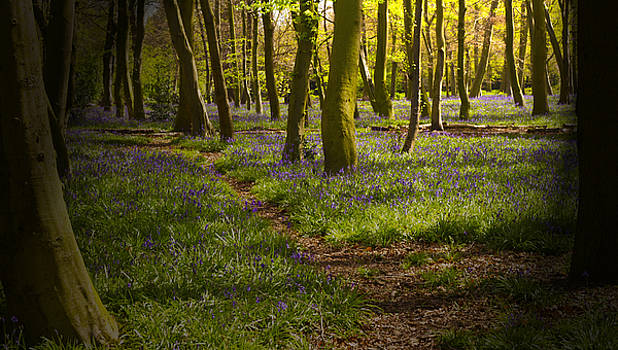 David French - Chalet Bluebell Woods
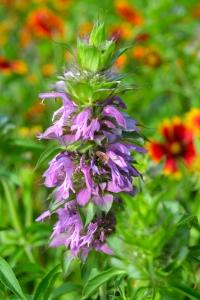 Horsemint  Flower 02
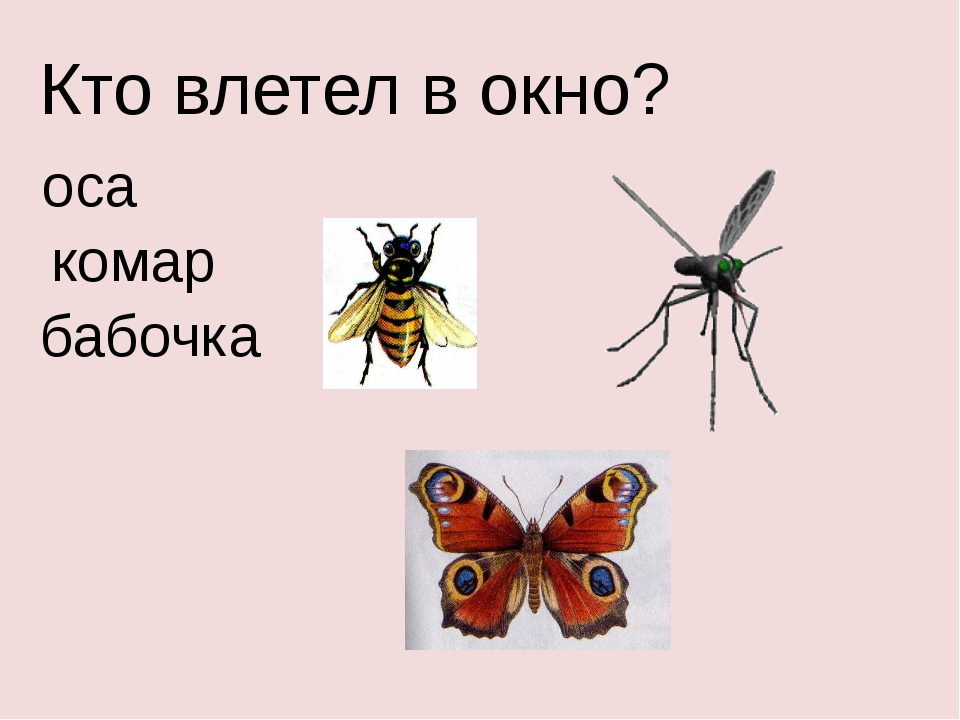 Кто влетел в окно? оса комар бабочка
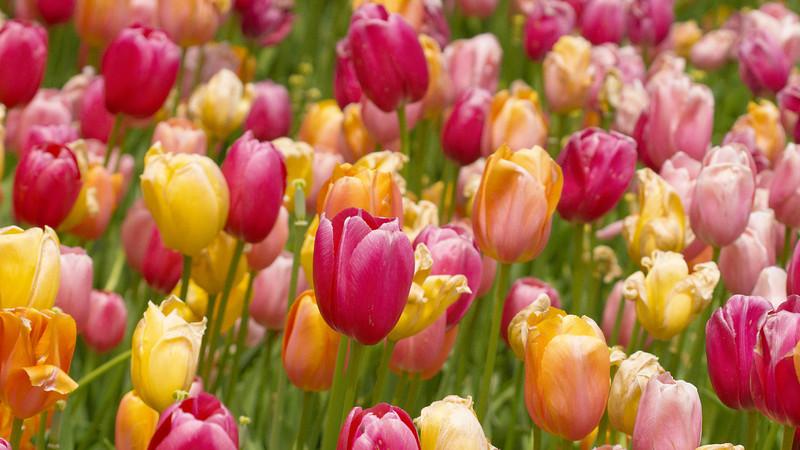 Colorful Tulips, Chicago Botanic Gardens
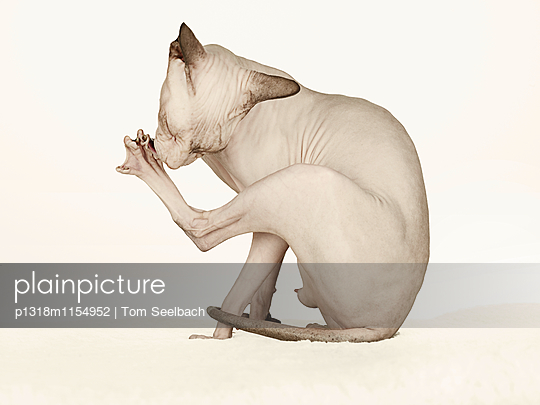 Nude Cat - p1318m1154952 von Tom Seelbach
————
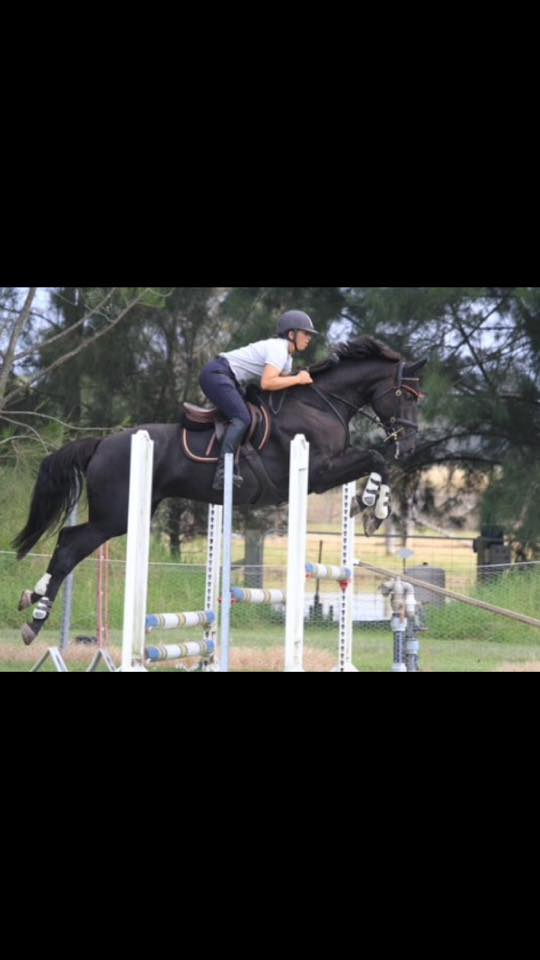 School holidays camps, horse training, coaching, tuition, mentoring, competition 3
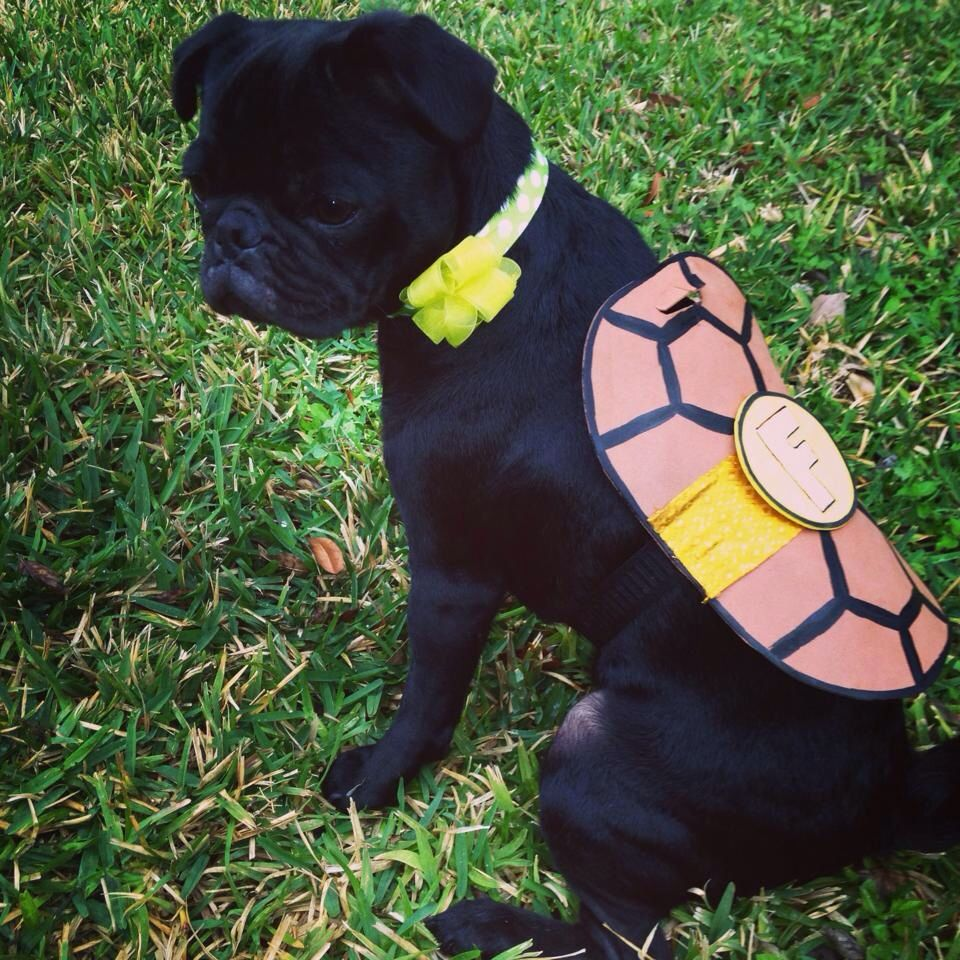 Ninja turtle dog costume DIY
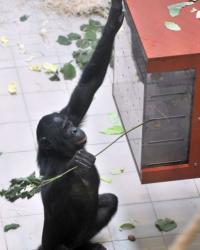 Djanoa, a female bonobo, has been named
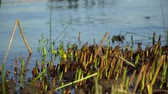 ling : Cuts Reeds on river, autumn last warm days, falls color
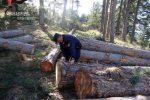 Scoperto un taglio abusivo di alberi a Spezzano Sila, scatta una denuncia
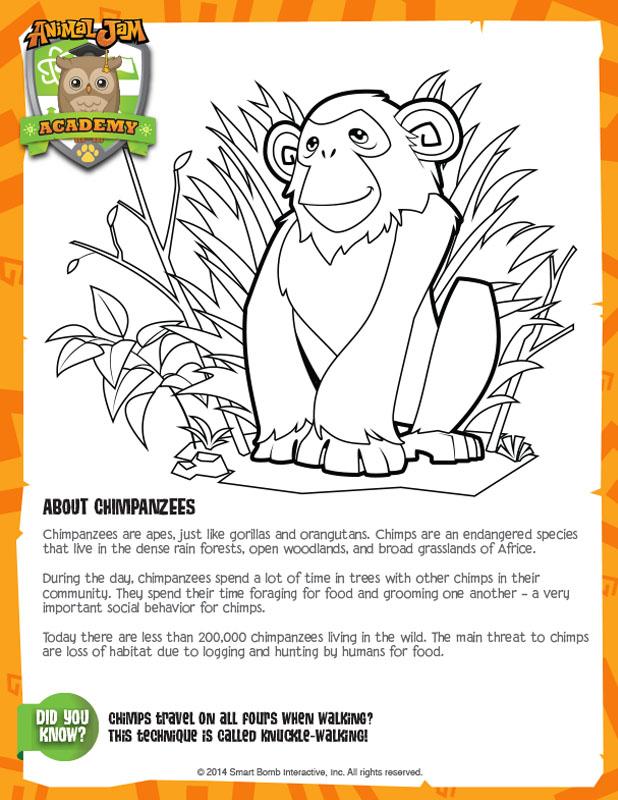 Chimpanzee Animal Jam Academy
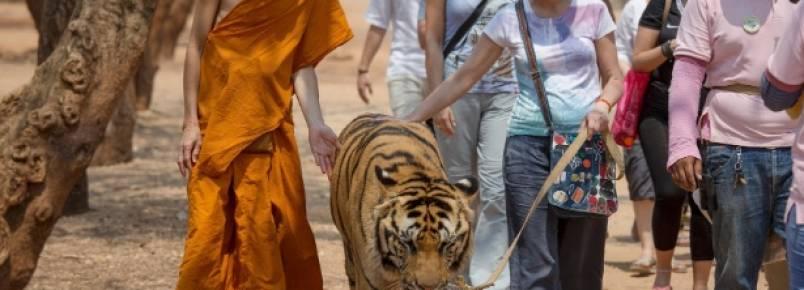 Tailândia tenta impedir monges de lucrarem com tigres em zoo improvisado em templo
————
## Prompt
Exactly the lines above, from the one containing "Chimpanzee Animal Jam Academy" down to the one containing "Tailândia tenta impedir", are to be repeated, including both ends. Pictures are not part of the copy.

## Exercise output
 Chimpanzee Animal Jam Academy
 Tailândia tenta impedir monges de lucrarem com tigres em zoo improvisado em templo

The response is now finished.